I’m also kind of disturbed at this attitude of “But Kaylee would never have random sex with strangers! She’s a nice girl!!!” She **is ** a nice girl. Who apparently, at least once, had sex with a random stranger. And at least one other time, had sex with someone she didn’t know well enough to realize he was fourteen.
You’re probably right. I just didn’t feel that the characters got the slow-development treatment that I remember from Buffy - but then I can’t really remember the first time I watched the first series of Buffy. It may well be that I’m looking back on that unable to forget all the character development I know about now. The second time I watch Firefly, I might think that everything is covered in due course.
I am male, but I don’t think that’s why I found this one scene odd.
I want to make sure no one thinks I believe that “nice girls” don’t have sex with strangers, or that having sex with strangers by definition makes someone a “bad girl”. If I were to meet a girl like Kaylee in real life, and hear this story from her past, I’d just shrug and think to myself “well, we’ve all got our wild side” and probably “wouldn’t have put money on that”. No biggie, wouldn’t think any less of her. And I don’t think any less of Kaylee.

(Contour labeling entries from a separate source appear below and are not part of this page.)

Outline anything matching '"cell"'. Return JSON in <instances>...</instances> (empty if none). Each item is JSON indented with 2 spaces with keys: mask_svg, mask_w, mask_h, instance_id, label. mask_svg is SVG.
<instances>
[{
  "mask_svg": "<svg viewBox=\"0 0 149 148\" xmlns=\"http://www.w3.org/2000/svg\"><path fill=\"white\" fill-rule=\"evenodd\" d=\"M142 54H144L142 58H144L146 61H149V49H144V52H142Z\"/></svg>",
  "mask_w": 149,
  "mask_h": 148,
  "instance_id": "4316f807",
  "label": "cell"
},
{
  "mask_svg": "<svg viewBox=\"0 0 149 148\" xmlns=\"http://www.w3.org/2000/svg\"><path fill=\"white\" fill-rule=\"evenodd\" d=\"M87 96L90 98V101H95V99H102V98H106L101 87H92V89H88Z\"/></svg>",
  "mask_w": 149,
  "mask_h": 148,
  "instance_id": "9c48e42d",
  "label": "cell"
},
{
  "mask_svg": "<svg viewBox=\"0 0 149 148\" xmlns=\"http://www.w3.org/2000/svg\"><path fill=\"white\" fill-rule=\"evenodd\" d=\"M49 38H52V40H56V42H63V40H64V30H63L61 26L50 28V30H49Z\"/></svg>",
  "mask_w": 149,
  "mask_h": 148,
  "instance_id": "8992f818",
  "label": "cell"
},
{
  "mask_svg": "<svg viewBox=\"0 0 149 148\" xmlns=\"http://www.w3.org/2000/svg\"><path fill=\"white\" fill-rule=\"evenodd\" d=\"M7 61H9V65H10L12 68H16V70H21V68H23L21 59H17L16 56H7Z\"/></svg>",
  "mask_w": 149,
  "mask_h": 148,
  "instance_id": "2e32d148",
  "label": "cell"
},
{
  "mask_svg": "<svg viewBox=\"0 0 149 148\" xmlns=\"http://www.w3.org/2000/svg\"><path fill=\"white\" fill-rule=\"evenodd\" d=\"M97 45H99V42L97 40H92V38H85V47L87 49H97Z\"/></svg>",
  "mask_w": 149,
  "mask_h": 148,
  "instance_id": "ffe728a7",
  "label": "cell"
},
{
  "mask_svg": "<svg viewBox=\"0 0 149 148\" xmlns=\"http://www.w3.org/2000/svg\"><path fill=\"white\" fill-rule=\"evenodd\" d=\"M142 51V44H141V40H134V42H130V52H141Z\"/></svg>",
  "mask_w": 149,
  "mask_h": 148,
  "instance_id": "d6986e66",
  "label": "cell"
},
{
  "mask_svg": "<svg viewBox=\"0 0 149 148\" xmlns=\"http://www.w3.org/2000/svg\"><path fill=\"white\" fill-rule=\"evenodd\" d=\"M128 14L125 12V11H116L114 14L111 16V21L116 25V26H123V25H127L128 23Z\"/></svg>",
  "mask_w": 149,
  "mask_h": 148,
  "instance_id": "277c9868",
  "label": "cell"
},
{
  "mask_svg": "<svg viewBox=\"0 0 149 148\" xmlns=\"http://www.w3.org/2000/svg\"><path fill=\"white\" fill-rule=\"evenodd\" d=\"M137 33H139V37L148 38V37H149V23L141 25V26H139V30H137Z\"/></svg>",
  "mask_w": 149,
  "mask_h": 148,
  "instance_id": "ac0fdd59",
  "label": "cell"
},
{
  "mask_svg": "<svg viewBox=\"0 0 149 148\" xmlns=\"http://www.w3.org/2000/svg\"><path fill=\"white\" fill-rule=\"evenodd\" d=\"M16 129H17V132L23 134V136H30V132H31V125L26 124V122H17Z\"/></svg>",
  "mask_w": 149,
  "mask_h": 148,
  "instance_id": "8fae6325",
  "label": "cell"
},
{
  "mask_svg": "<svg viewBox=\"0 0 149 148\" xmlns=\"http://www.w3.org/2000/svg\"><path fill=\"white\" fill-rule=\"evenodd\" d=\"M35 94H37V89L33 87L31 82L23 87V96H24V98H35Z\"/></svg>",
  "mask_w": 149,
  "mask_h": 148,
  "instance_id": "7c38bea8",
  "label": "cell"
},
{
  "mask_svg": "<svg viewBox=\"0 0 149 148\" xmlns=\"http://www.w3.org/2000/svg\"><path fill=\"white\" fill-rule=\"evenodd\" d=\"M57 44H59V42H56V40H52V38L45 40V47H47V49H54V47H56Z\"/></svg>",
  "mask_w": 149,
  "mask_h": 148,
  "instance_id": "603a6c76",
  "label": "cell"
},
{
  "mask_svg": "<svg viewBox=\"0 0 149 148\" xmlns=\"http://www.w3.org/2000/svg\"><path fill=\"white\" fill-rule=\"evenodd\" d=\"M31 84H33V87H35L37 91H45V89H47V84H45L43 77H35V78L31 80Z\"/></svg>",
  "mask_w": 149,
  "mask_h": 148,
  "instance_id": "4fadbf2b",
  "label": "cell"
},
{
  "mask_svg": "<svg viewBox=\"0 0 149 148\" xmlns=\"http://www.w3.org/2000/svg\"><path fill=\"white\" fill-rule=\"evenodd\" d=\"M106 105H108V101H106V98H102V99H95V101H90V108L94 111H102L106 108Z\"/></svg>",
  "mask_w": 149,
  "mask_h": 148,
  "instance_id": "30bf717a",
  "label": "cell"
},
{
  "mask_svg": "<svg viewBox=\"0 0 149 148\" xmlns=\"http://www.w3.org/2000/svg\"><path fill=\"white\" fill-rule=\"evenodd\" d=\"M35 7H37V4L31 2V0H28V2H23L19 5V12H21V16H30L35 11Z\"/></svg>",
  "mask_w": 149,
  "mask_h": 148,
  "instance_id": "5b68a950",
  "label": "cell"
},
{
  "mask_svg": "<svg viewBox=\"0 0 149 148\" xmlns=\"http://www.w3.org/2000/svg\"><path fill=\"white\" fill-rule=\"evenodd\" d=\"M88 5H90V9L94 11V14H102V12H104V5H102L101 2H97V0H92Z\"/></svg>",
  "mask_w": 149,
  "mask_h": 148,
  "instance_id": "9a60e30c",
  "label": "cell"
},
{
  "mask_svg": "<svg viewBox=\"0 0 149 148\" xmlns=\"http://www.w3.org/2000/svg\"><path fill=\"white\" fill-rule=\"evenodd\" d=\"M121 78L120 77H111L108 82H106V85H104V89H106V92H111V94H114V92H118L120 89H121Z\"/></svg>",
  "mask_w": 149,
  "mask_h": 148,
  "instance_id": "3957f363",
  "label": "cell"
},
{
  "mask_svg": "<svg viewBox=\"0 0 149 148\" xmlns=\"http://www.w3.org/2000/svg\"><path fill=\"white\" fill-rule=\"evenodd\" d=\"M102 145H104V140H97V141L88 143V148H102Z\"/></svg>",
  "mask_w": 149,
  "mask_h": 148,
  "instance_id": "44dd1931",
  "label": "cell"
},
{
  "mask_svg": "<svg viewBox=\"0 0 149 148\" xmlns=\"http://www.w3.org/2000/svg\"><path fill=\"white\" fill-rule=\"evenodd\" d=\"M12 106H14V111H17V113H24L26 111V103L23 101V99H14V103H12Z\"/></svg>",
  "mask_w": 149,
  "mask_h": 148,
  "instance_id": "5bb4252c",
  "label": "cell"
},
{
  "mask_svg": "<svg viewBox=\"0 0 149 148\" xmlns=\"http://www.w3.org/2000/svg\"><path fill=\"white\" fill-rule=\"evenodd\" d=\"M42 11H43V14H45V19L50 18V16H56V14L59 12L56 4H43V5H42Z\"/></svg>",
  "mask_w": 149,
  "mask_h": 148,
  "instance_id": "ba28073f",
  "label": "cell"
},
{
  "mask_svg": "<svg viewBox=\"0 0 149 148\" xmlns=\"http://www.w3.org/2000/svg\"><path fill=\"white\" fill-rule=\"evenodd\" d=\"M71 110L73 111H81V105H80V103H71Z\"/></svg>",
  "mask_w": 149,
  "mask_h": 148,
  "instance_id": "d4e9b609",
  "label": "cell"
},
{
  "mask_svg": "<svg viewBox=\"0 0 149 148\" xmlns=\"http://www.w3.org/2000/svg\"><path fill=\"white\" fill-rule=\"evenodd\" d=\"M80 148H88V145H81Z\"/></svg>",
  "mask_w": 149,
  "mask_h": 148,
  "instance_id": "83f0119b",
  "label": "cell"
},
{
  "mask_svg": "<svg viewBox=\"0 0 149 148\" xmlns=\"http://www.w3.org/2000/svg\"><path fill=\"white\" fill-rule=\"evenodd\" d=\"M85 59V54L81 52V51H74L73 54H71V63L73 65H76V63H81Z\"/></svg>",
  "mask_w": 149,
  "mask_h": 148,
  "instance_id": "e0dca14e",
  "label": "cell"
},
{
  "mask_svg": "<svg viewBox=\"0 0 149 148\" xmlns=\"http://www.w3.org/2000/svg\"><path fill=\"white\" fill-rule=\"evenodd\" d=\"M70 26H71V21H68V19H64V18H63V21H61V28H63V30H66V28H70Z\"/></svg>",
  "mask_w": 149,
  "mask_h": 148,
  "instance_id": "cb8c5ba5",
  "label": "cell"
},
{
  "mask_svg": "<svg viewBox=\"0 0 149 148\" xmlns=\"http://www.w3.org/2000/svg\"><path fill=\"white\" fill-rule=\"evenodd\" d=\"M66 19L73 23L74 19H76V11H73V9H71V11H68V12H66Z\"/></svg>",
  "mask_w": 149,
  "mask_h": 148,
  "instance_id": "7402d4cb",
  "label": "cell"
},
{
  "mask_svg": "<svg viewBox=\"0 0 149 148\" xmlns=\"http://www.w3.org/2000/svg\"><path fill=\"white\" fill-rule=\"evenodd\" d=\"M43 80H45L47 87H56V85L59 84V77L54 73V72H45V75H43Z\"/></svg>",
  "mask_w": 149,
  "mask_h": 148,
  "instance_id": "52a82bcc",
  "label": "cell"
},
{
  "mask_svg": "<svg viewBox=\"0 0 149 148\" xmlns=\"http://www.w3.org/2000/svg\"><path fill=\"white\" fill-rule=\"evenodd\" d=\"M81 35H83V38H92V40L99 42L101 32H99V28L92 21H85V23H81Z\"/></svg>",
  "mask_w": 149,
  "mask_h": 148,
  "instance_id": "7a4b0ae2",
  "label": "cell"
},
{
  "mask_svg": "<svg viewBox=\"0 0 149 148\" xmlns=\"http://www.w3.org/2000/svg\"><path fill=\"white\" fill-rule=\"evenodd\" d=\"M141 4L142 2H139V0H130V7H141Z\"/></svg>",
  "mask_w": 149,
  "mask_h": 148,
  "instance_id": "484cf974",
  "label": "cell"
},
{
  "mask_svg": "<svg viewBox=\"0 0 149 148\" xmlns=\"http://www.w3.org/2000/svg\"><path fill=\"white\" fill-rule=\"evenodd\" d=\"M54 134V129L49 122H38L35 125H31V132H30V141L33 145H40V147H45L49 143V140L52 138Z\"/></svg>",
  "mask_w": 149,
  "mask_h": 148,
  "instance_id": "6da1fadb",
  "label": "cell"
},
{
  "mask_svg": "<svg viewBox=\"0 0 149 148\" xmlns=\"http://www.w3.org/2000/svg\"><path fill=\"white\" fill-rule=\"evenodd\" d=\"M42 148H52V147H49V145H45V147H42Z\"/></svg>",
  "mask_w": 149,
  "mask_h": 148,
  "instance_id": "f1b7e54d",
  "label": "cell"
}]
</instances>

But this isn’t real life - this is a story, where the writers generally speaking put these little bits in to tell us something about a character, so we learn about them. The flashback to Wash’s arrival is a cute anecdote about how he and Zoe met, the flashback to Jayne turning up reinforces the impression that he is loyal first of all to money. The Kaylee flashback just seems (to me) to be a bit at odds with the character she appears to be in previous, and subsequent episodes. I’m not saying “that’s not realistic”, but rather “why did the writers do that?”. I wouldn’t be asking this question if her sexual desires became a plot point in later episodes - it would all come together (pardon the pun). But her sexuality is only referred to in passing, same as any other character. Or part of her attraction to Simon (which I didn’t feel was only physical).
Chronos’s observation that she’s apparently uninterested in the mechanic because she’s been studying the engine while they were down there has got me thinking… If she were simply using the mechanic to get to his engine, that I would find less jarring. She’s open about sex, and not prudish about it - if she met this guy in a bar, heard about the engine, and realised that by having sex with him she’d get to the engine, I can see her doing that like a shot (and enjoying it into the bargain). But that thought process (if it’s there at all) isn’t made clear in the show, so it seems like she decides to have sex with this guy without prior knowledge of the engine, and it just so happens that he takes her there to do it. At this point, he discovers that engines make her “hot”.
Actually, my impression (or my wank, if you prefer ) was always that she overheard this not entirely bad-looking guy in the bar talking about his job as a ship’s mechanic, and figured that if she hooked up with him, she’d get sex *and * engines. A Twofer!!! And how often does that happen to a girl on a smallish, backassward planet like the one we’re led to believe hers is.
I’m in the middle of season 2 and yeah, development is going pretty slow for everyone but Buffy, for the most part.
While it may be hard to reconcile frilly-dress wearing Kaylee with fucking-on-the-floor Kaylee (even though it shouldn’t be), I think what bugs me the most is that Kaylee would have better taste. She has great instincts, is smart, and isn’t afraid to give her captain some lip. So what’s she doing with some yutz who doesn’t even know the engine he’s trying to show off to her. I mean, it stands to reason that even if Bester didn’t try to use the mechanic card to get into her pants, she obviously found out at some point, and would want to geek out with him for a bit before getting down to bidness- and he would have been busted.